Neuroscientist and psychologist Michael S. A. Graziano puts forward a groundbreaking new theory on the origin of consciousness.
Focusing attention can help an animal find food or flee a predator. It also may have led to consciousness. Tracing evolution over millions of years, Michael S. A. Graziano uses examples from the natural world to show how neurons first allowed animals to develop simple forms of attention: taking in messages from the environment, prioritizing them, and responding as necessary.
Then some animals evolved covert attention—a roving mental focus that can take in information apart from where the senses are pointed, like hearing sirens at a distance or recalling a memory.
Graziano proposes that in order to monitor and control this specialized attention, the brain evolved a simplified model of it—a cartoonish self-description depicting an internal essence with a capacity for knowledge and experience.
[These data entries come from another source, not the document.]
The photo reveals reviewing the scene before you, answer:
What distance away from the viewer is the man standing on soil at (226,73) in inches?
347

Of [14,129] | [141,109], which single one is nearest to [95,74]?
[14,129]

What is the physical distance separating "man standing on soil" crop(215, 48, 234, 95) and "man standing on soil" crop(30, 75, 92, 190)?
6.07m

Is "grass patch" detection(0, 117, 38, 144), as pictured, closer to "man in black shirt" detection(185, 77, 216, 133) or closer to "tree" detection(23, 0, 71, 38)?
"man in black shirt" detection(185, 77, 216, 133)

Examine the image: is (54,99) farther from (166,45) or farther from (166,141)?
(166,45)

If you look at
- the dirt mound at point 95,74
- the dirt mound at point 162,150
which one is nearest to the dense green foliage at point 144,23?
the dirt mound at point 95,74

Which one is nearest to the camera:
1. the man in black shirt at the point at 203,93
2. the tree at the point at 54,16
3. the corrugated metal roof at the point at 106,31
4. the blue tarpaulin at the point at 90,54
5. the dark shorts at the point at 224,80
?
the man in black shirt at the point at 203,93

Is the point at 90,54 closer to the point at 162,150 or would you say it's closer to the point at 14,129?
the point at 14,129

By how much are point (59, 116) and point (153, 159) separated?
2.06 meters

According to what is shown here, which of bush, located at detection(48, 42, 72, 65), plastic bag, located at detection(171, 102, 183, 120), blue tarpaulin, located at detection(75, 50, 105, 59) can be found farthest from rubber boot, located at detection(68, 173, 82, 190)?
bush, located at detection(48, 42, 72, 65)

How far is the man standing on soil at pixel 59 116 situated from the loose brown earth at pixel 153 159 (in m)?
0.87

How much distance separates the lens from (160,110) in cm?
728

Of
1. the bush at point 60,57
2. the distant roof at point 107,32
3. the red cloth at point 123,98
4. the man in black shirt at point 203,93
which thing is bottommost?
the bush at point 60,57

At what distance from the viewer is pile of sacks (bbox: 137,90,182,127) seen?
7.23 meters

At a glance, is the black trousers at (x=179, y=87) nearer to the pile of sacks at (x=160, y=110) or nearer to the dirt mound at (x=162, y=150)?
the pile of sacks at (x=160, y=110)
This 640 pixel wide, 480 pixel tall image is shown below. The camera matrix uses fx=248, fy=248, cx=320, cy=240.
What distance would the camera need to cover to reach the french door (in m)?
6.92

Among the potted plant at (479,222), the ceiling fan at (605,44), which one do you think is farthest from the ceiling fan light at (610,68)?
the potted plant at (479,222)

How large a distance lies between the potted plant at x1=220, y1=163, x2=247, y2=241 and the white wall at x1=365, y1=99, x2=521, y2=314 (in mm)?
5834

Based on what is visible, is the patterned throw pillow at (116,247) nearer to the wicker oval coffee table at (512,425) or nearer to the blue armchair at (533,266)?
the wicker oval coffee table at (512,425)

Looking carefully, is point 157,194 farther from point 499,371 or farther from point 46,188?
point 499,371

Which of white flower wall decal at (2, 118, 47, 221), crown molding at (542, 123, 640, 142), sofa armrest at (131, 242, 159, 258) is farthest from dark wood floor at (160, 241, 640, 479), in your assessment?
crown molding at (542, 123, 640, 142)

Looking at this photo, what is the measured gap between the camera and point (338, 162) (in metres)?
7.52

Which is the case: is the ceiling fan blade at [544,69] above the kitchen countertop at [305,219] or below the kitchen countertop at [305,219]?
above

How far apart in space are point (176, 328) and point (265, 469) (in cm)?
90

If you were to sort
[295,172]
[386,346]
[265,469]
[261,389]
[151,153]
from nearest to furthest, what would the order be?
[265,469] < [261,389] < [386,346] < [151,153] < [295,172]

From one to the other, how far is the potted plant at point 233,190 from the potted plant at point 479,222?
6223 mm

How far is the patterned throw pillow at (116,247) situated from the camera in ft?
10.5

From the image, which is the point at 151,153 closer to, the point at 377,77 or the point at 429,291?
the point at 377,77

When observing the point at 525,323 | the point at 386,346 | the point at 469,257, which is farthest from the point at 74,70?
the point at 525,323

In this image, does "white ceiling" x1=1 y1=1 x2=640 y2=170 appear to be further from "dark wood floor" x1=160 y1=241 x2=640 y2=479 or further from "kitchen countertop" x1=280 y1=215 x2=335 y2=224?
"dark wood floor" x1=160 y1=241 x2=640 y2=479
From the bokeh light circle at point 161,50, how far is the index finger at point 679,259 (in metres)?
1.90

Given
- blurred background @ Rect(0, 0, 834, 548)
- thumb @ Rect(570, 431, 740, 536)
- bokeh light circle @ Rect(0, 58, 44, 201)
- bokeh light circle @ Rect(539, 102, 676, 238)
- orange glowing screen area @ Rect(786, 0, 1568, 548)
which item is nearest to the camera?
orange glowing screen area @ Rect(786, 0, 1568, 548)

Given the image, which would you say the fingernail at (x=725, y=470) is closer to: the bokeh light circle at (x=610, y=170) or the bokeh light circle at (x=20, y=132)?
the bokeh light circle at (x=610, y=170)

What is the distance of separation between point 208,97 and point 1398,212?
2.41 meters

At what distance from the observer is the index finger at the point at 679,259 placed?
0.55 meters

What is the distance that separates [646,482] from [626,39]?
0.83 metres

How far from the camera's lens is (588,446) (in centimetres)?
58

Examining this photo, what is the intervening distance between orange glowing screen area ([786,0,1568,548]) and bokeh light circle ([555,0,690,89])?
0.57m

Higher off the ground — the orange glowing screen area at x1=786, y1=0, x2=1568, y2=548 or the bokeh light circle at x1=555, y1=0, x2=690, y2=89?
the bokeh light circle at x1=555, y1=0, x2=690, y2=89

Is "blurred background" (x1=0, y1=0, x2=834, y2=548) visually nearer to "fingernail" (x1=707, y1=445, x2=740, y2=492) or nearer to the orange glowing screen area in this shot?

In other words, consciousness.
In this eye-opening work drawn from his and other scientists’ experiments, Graziano accessibly explores how this sense of an inner being led to empathy and formed us into social beings. The theory may point the way to engineers for building consciousness artificially, and even someday taking the natural consciousness of a person and uploading it into a machine for a digital afterlife. Graziano discusses what a future with artificial conscious might be like, including both advantages and risks, and what AI might mean for our evolutionary future.
Reviews and Endorsements:
Explore consciousness with a leading neuroscientist, talented writer, and the researcher who has put forth one of the subject’s central theories. For those intrigued by the deep and enduring mysteries of the human mind, this is a first-class intellectual adventure.—Brian Greene, author of The Elegant Universe
Graziano’s attention schema theory marks a milestone by offering a plausible, mechanistic answer to the hard problem [of consciousness].—Aaron Schurger, Science
About the Author:
Michael S. A. Graziano is professor of psychology and neuroscience at Princeton University, where he teaches and heads a lab. The author of four previous neuroscience books, he has written for the Atlantic, the New York Times, the Huffington Post, and Aeon and lives in Princeton, New Jersey. His hobbies include writing fiction, composing music, and ventriloquism.